— Start PAGE EXCERPT —
CHAP Statement on the Site of the 1521 Easter Sunday Mass (26 February 2021)

March 18, 2021
Statement on the Site of the 1521 Easter Sunday Mass

Church Historians’ Association of the Philippines
Statement on NHCP Board Resolution No. 2, s. 2020
26 February 2021

Through the Episcopal Commission for the Cultural Heritage of the Church (ECCHC), the Catholic Bishops’ Conference of the Philippines (CBCP) asked the Church Historians’ Association of the Philippines (CHAP) to look into the issue of the first Easter Sunday Mass. Around that time, the National Historical Commission of the Philippines (NHCP) – through the National Quincentennial Committee (NQC) – invited the CBCP to participate in the “Mojares Panel,” which had been formed precisely to re-examine the case.
— End PAGE EXCERPT —
— Start PROVIDED DATA —
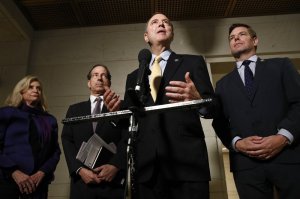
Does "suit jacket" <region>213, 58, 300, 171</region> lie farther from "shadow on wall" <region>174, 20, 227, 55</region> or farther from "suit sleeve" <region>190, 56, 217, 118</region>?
"shadow on wall" <region>174, 20, 227, 55</region>

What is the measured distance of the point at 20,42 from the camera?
11.5 ft

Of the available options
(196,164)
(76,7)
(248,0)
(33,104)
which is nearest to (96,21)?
(76,7)

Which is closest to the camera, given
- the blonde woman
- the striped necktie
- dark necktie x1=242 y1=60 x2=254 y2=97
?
the striped necktie

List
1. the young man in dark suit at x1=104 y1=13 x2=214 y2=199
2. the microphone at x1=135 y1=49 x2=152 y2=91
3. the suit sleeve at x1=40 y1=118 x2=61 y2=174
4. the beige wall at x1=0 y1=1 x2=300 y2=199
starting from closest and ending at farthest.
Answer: the microphone at x1=135 y1=49 x2=152 y2=91, the young man in dark suit at x1=104 y1=13 x2=214 y2=199, the suit sleeve at x1=40 y1=118 x2=61 y2=174, the beige wall at x1=0 y1=1 x2=300 y2=199

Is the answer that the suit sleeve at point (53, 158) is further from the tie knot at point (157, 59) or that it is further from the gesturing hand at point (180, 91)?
the gesturing hand at point (180, 91)

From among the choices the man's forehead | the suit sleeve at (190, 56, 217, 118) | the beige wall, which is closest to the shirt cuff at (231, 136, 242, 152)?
the suit sleeve at (190, 56, 217, 118)

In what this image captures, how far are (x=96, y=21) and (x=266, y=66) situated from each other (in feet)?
7.79

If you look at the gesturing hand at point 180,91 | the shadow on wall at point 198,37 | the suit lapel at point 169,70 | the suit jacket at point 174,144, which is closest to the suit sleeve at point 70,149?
the suit jacket at point 174,144

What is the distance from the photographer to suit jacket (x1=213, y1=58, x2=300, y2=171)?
1.50 metres

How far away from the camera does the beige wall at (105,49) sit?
10.8 feet

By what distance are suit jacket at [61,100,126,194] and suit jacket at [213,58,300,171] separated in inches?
26.7

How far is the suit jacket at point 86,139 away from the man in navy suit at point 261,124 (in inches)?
26.8

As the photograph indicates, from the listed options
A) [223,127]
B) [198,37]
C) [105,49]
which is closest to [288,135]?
[223,127]

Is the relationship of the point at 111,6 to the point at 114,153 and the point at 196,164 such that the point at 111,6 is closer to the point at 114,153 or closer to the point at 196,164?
the point at 114,153
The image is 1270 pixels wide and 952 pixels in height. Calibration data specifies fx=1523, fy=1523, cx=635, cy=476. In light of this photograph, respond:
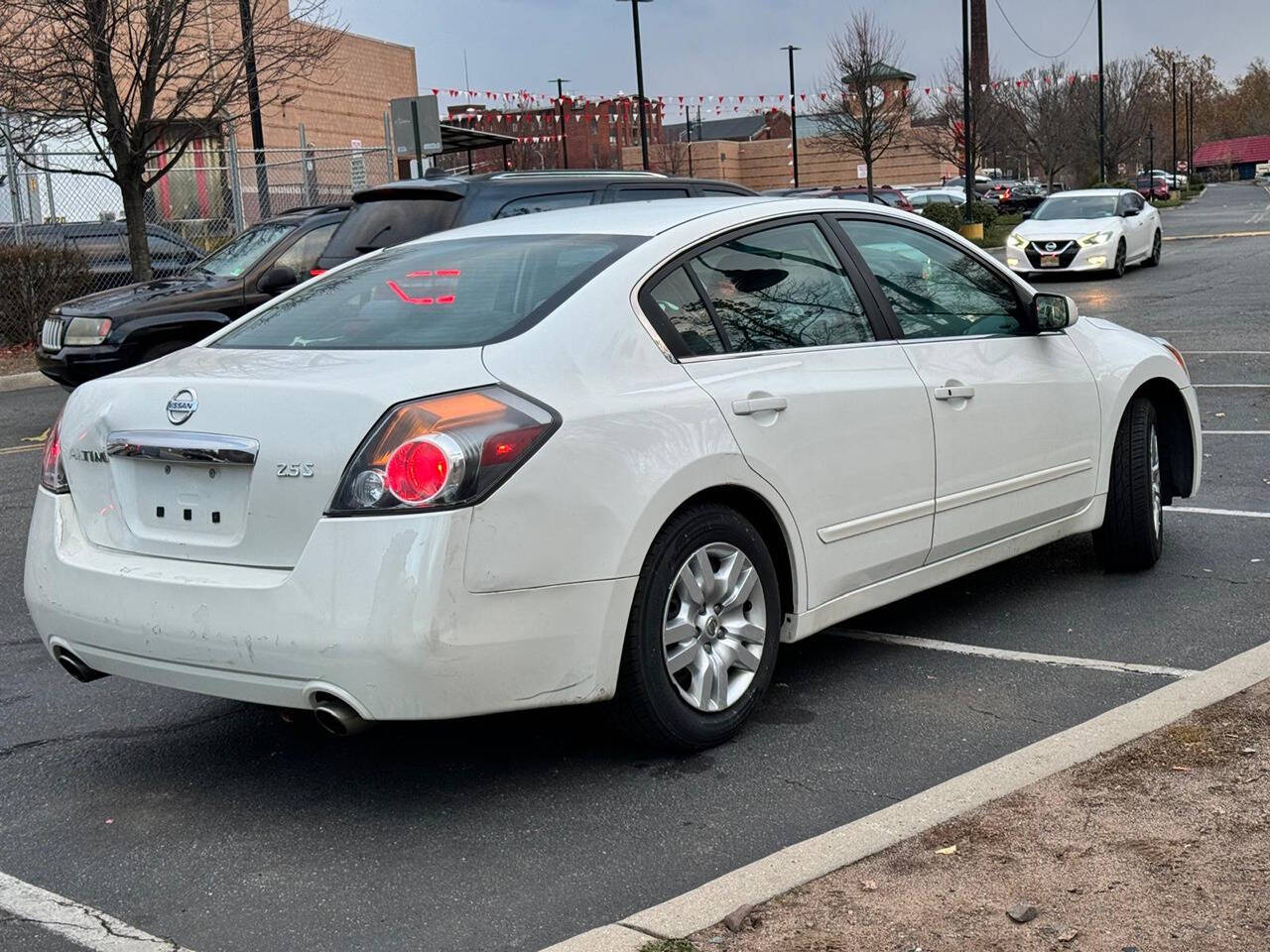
— End PROVIDED DATA —
## TASKS AND EXERCISES
(1) Write out, word for word, the passage of the CHAP statement on the 1521 Easter Sunday Mass site that begins with the words containing "March 18, 2021" and ends with "re-examine the case.".
(2) Carry the CHAP statement on the 1521 Easter Sunday Mass site forward from its last sentence.

## ANSWERS TO THE EXERCISE
(1)
March 18, 2021
Statement on the Site of the 1521 Easter Sunday Mass

Church Historians’ Association of the Philippines
Statement on NHCP Board Resolution No. 2, s. 2020
26 February 2021

Through the Episcopal Commission for the Cultural Heritage of the Church (ECCHC), the Catholic Bishops’ Conference of the Philippines (CBCP) asked the Church Historians’ Association of the Philippines (CHAP) to look into the issue of the first Easter Sunday Mass. Around that time, the National Historical Commission of the Philippines (NHCP) – through the National Quincentennial Committee (NQC) – invited the CBCP to participate in the “Mojares Panel,” which had been formed precisely to re-examine the case.

(2)
The NHCP-NQC initiative was warmly received, and the opportunity to cooperate and collaborate was deemed mutually beneficial, especially considering the lack of resources of the CBCP and the CHAP and the inherent difficulties involved in the undertaking. The CBCP-ECCHC designated Fr. Antonio Francisco B. de Castro, S.J., as its official representative to the Mojares Panel, assuming the seat in the name of Bishop Julito B. Cortes of Dumaguete. In honoring the NHCP invitation to the Mojares Panel, the CBCP-ECCHC sent its Church History Team – whose members offered their comments at the Panel’s instance – as observers.

On 15 July 2020, the Board of Commissioners of the NHCP issued Resolution No. 2, adopting “the recommendation of the Mojares Panel that the 1521 Easter Sunday mass in the Philippines took place in Limasawa, Southern Leyte.”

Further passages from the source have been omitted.